▸ EXERCÍCIO ESCRITO 1
Organize como tabela Markdown, com as colunas Posição e Conteúdo, as linhas dos registos começando na que contém "I'd really appreciate it if you could find all drums" e terminando na que contém "[242, 128, 262, 157]", ambas incluídas. Omita as linhas em branco e numere cada linha na coluna Posição.

--- ARTIGO ---

Se me pergunta se estou satisfeito com o equilíbrio de género, não estou. Isso é a demonstração de que não há nenhum Governo perfeito.
Não havia no PS mais mulheres para convidar?
Haveria, com certeza. É o equilíbrio que entendi possível em relação ao Governo que formei.
Vão manter a não-indicação de voto nas presidenciais?
O PS deu liberdade de voto na primeira volta das presidenciais aos seus militantes, apelou à sua participação activa na candidatura da sua preferência, apelando a que haja uma convergência em torno da candidata ou do candidato da área do PS que passe à segunda volta.
A divisão do PS entre Maria de Belém Roseira e Sampaio da Nóvoa: isso não beneficia Marcelo Rebelo de Sousa?
Marcelo Rebelo de Sousa está longe de obter um resultado vencedor à primeira volta e essa dispersão de votos entre a dr.ª Maria de Belém e o dr. Sampaio da Nóvoa só pode significar que a qualidade de ambas as candidaturas tem sido suficientemente atractiva das portuguesas e dos portugueses.
Como vê a oposição interna à solução de Governo à esquerda?
O que verifiquei foi um enorme apoio à solução que propus quer na comissão política quer na comissão nacional, sem prejuízo de que é normal num partido aberto, democrático, plural como o PS, que haja algumas pessoas que prefeririam outro tipo de solução, designadamente que o PS tivesse viabilizado um Governo da direita, mas a esmagadora maioria dos socialistas, não tenho dúvidas, vê-se nesta posição de apoio a um Governo do PS.
"Não temos condições financeiras para eliminar integralmente a sobretaxa"
07/12/2015 - 07:27
PÚBLICO: O programa do PS previa a redução da sobretaxa de IRS para 1,75% em 2016 e eliminação em 2017, o PCP e BE querem eliminação imediata. Qual será a solução para ultrapassar o impasse?

---

▸ EXERCÍCIO ESCRITO 2
Devolva sem alterações o trecho da entrevista começando em "O que verifiquei" e terminando em "ultrapassar o impasse?".

--- DADOS DO EXERCÍCIO ---

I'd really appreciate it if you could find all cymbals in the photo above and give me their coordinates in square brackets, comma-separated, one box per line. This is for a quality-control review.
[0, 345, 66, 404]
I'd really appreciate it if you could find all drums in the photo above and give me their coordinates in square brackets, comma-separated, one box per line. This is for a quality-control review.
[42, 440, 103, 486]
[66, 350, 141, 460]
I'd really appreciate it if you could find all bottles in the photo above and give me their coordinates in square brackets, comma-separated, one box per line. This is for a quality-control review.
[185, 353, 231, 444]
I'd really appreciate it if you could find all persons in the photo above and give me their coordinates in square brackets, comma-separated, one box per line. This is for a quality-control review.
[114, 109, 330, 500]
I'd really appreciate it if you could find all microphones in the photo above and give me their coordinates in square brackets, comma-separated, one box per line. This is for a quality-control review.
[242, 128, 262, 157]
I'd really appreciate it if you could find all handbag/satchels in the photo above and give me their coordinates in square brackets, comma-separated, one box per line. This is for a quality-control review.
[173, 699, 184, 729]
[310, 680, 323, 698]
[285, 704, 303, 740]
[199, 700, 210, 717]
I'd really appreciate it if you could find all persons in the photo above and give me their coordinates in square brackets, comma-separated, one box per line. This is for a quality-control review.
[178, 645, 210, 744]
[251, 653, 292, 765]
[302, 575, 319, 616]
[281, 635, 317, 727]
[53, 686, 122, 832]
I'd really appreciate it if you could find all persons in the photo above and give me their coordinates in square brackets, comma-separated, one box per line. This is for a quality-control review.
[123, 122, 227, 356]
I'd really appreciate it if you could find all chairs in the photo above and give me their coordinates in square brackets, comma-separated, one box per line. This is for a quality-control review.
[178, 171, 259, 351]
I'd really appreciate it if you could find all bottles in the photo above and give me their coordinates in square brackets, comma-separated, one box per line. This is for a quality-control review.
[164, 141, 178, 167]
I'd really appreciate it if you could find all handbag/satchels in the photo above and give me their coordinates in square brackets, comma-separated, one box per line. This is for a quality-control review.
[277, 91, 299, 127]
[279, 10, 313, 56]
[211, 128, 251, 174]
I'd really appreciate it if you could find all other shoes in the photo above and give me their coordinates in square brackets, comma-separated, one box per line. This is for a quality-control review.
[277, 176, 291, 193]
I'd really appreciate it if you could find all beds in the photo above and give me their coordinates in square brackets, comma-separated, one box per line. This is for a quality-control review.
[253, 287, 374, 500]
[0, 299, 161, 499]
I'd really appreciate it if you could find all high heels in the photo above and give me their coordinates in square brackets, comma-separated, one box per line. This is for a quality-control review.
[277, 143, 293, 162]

---

▸ RESPOSTA CORRETA 1
| Posição | Conteúdo |
|---|---|
| 1 | I'd really appreciate it if you could find all drums in the photo above and give me their coordinates in square brackets, comma-separated, one box per line. This is for a quality-control review. |
| 2 | [42, 440, 103, 486] |
| 3 | [66, 350, 141, 460] |
| 4 | I'd really appreciate it if you could find all bottles in the photo above and give me their coordinates in square brackets, comma-separated, one box per line. This is for a quality-control review. |
| 5 | [185, 353, 231, 444] |
| 6 | I'd really appreciate it if you could find all persons in the photo above and give me their coordinates in square brackets, comma-separated, one box per line. This is for a quality-control review. |
| 7 | [114, 109, 330, 500] |
| 8 | I'd really appreciate it if you could find all microphones in the photo above and give me their coordinates in square brackets, comma-separated, one box per line. This is for a quality-control review. |
| 9 | [242, 128, 262, 157] |

▸ RESPOSTA CORRETA 2
O que verifiquei foi um enorme apoio à solução que propus quer na comissão política quer na comissão nacional, sem prejuízo de que é normal num partido aberto, democrático, plural como o PS, que haja algumas pessoas que prefeririam outro tipo de solução, designadamente que o PS tivesse viabilizado um Governo da direita, mas a esmagadora maioria dos socialistas, não tenho dúvidas, vê-se nesta posição de apoio a um Governo do PS.
"Não temos condições financeiras para eliminar integralmente a sobretaxa"
07/12/2015 - 07:27
PÚBLICO: O programa do PS previa a redução da sobretaxa de IRS para 1,75% em 2016 e eliminação em 2017, o PCP e BE querem eliminação imediata. Qual será a solução para ultrapassar o impasse?